On 30 April 1941, while Erne, (Lt.Cdr. H M Darell-Brown, RN) was still at the builders yard (4 days after commissioning), a near miss during a German air attack caused heavy damage. Repairs took until June 1942.
On 31 July 1942, depth charges from the three British sloops Erne, (Lt.Cdr. E.D.J. Abbot, RN), Rochester (Cdr. C.B. Allen, RN) and Sandwich (Lt.Cdr. H. Hill, RNR) sank the German submarine U-213 in the North Atlantic east of the Azores, in position 36º45'N, 22º50'W.
On 29 August 1942, Erne, still under the command of Lt Cdr Abbot, scuttled the Dutch merchant Zuiderkerk with depth charges.
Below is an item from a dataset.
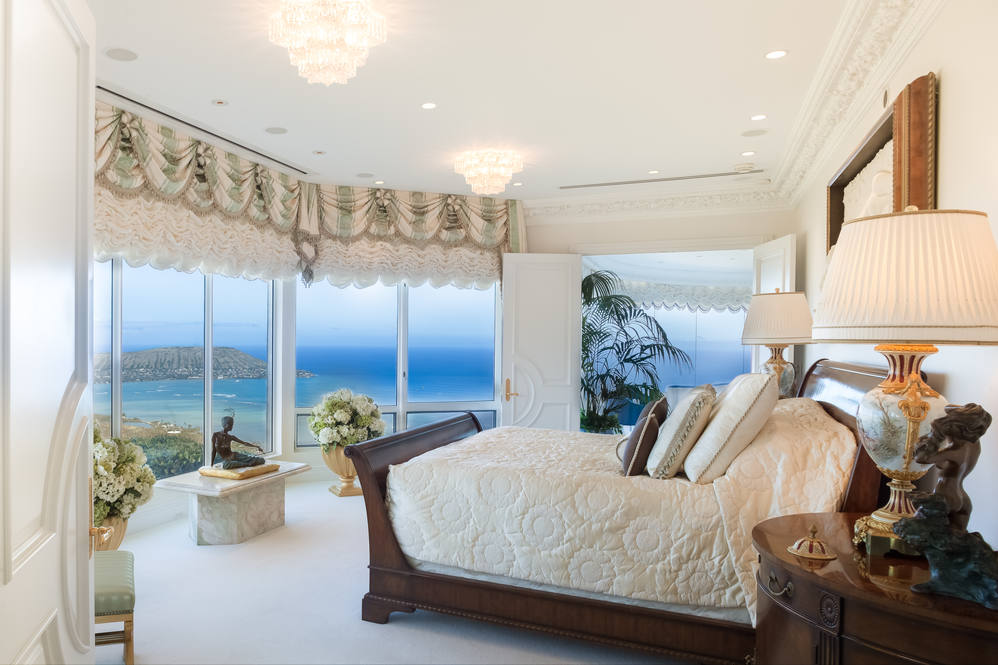 14. master suite oceanview 828 moaniala street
The German submarine U-566 had torpedoed Zuiderkerk west-north-west of Lisbon, Portugal in position 40º20'N, 16º02'W. A torpedo had caused extensive flooding of the forward holds, which forced the 56 crew members and twelve passengers to abandon ship in the early morning. Leith picked up the survivors.
In December 1943 Lt.Cdr. Walter Raleigh Hickey, RNR assumed command, holding it until 18 June 1945. His replacement was Lt.Cdr. James Arbouin Burnett, RN, who held command until 15 June 1946.
Erne was reduced to a drill ship on 4 June 1952 and renamed Wessex. In 1965 she was sold for scrap and arrived at Antwerp on 27 October 1965 where she was broken up.
- Hague, Arnold (1993). Sloops: A History of the 71 Sloops Built in Britain and Australia for the British, Australian and Indian Navies 1926–1946. Kendal, England: World Ship Society. ISBN 0-905617-67-3.
- Colledge, J. J.; Warlow, Ben (2006) . Ships of the Royal Navy: The Complete Record of all Fighting Ships of the Royal Navy (Rev. ed.). London: Chatham Publishing. ISBN 978-1-86176-281-8. OCLC 67375475.